Müşteki Halit Cihat Aras da ifadesinde o dönemde Pendik ekipler amiriliğinde görevli olduğunu, televizyondaki haberleri görünce ilçe emniyet müdürlüğüne geçtiklerini anlattı. Aras, Orhanlı Gişeler'de çatışma olduğunu duyduklarında o bölgeye geçtiklerini, yoğun bir halk kalabalığının bulunduğunu ve oradaki 2 ekip otosundan birinin tahrip olduğunu aktardı. Bu araçtaki bir arkadaşının şehit olduğunu öğrendiğini ifade eden Aras, tırlara mevzilendiklerini, yoğun G3 silah sesi geldiğini, saat 05.30-06.00 gibi çevre güvenliği aldıklarını söyledi.
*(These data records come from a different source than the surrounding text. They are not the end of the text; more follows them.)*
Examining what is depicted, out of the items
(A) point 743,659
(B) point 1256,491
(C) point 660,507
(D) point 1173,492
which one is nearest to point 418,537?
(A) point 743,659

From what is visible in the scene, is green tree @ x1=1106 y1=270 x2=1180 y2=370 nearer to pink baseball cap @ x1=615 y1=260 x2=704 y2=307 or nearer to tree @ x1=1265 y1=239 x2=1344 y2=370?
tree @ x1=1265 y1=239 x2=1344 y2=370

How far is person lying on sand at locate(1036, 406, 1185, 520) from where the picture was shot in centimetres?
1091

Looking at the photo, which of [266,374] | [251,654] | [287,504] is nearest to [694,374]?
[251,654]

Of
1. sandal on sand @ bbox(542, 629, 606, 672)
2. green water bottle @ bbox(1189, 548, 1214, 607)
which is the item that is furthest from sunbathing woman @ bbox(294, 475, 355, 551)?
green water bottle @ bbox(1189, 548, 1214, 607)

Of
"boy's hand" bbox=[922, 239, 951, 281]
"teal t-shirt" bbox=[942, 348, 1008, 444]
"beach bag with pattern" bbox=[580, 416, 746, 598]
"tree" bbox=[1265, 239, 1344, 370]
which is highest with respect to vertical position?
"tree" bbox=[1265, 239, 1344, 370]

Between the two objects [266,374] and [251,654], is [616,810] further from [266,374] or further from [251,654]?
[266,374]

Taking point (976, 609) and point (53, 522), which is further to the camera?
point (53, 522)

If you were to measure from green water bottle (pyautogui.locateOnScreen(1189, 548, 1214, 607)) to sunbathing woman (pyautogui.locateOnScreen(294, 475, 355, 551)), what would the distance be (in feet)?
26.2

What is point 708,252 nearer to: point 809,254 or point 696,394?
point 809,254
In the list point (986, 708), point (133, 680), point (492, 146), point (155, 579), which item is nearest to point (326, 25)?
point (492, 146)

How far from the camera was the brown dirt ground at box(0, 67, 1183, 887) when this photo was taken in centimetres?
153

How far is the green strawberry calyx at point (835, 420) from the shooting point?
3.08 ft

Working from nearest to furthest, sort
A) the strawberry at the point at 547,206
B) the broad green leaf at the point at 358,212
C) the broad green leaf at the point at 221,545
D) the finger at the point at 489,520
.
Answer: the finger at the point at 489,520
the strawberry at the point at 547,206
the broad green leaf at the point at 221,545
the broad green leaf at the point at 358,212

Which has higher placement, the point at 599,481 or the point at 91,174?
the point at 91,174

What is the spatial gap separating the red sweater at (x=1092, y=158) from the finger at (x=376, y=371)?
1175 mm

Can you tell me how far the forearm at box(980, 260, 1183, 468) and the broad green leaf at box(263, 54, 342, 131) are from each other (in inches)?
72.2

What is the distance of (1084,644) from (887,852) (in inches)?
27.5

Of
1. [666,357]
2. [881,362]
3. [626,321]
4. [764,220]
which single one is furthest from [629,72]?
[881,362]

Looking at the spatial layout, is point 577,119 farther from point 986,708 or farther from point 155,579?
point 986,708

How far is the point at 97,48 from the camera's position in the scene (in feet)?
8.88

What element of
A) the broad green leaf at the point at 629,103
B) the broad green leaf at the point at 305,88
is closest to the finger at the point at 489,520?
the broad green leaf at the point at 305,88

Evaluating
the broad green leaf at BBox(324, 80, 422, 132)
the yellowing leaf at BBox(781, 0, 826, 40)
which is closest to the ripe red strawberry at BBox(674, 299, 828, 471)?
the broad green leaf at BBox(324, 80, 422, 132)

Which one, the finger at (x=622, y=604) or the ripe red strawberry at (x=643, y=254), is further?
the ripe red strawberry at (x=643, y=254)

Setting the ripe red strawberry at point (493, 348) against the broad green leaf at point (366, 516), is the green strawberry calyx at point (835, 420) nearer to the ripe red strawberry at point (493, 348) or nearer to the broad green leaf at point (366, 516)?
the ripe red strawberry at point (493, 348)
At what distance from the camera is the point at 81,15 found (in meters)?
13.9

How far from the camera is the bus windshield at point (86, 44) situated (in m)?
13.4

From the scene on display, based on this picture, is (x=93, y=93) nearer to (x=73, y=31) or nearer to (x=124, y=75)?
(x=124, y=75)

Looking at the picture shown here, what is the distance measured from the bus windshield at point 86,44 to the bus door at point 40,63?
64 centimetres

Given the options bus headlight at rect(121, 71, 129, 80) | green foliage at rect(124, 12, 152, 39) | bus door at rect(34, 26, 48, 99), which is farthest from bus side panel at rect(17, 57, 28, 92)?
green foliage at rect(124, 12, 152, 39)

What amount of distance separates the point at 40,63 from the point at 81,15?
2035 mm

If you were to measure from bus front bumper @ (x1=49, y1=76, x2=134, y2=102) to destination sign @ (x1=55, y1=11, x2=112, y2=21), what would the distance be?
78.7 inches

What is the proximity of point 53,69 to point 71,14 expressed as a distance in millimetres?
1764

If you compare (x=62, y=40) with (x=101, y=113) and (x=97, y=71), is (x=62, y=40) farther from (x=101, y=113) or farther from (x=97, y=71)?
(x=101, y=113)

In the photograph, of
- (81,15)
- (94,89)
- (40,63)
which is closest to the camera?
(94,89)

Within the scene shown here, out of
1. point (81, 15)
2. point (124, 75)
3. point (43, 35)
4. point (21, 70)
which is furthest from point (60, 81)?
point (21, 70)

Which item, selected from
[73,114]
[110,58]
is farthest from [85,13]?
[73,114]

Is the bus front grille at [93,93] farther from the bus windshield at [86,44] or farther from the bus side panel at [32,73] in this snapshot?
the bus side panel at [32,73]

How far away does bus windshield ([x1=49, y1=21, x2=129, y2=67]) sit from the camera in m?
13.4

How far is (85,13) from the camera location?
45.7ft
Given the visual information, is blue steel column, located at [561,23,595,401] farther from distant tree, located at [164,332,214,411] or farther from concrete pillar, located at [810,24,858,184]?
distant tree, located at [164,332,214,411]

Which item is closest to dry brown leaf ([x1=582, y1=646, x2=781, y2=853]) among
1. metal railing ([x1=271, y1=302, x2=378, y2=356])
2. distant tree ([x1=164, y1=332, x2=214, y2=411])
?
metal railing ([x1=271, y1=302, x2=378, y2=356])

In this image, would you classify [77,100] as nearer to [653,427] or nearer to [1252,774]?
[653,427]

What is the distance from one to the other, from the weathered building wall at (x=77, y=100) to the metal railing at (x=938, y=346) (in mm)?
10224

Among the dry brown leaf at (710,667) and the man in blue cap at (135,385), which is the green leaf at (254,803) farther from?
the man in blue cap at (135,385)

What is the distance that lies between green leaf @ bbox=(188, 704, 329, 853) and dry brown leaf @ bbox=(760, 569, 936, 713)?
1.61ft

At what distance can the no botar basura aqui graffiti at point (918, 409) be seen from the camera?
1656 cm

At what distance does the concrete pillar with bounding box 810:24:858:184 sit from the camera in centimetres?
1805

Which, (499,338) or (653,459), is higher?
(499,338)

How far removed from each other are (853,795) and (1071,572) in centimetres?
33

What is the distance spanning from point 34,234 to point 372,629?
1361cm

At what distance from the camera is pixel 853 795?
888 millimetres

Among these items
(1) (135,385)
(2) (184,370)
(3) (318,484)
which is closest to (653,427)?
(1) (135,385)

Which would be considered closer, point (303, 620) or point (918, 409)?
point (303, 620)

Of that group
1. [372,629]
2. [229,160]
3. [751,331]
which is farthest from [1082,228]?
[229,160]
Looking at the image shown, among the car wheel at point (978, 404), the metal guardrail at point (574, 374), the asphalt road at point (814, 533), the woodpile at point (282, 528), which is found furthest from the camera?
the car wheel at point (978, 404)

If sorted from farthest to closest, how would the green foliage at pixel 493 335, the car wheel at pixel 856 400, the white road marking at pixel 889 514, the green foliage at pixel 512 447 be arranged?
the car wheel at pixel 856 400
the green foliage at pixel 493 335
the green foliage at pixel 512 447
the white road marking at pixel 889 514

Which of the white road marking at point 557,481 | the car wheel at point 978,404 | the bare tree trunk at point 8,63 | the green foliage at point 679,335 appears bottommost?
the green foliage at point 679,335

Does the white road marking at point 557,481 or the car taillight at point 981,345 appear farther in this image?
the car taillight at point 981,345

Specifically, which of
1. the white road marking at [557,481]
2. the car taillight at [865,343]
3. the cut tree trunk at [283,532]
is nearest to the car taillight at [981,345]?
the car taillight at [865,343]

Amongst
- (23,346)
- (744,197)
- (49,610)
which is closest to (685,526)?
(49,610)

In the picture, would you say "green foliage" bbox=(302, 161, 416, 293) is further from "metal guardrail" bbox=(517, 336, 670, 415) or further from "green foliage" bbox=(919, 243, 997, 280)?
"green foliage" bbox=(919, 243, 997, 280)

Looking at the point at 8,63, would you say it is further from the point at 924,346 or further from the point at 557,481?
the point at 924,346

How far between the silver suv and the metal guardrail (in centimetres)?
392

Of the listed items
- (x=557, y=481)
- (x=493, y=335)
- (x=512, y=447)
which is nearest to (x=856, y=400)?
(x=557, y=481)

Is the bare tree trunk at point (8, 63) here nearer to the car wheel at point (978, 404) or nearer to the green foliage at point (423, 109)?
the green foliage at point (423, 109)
"Komutan 'atış serbest' emri verdi"

Müşteki İsmail Akbal da olay zamanı Pendik ilçe emniyet müdürü olduğunu, güzergaha gidip beklemeye başladığını dile getirerek, şunları söyledi:

"Haberi görünce bunun darbe girişimi olduğunu anladık. Telsizde tek bir noktada toplandık, müdürümüz Mustafa Çalışkan’ın emirleri geldi. Orhanlı Gişeleri'ni 2 ekip halinde kapattık. Gecenin ilerleyen saatlerinde şehit haberleri gelmeye başladı. Mustafa Çalışkan müdürümüz hiçbir polisin teslim olmayacağını, gerekirse şehit olacağımızı söyledi. O şekilde devam ettik. Vatandaşlar 'asker geliyor' deyince, vatandaşları oradan uzaklaştırmaya çalıştık. İlk başta 25-30 kişi. Başlarındaki komutan 'polisler teslim olun, yüksek tutuş, atış serbest' emri verdi, yere yattım, aydınlatma direğini kendime siper ettim. Takviye istedik, bulunduğum yerden teslim olun çağrısı yaptım. Bir müddet çatıştık, yaralandım, yerdeyken bir daha vuruldum. Arkadaş beni kenara çekti. Vatandaşların ve arkadaşların yardımıyla hastaneye gittim."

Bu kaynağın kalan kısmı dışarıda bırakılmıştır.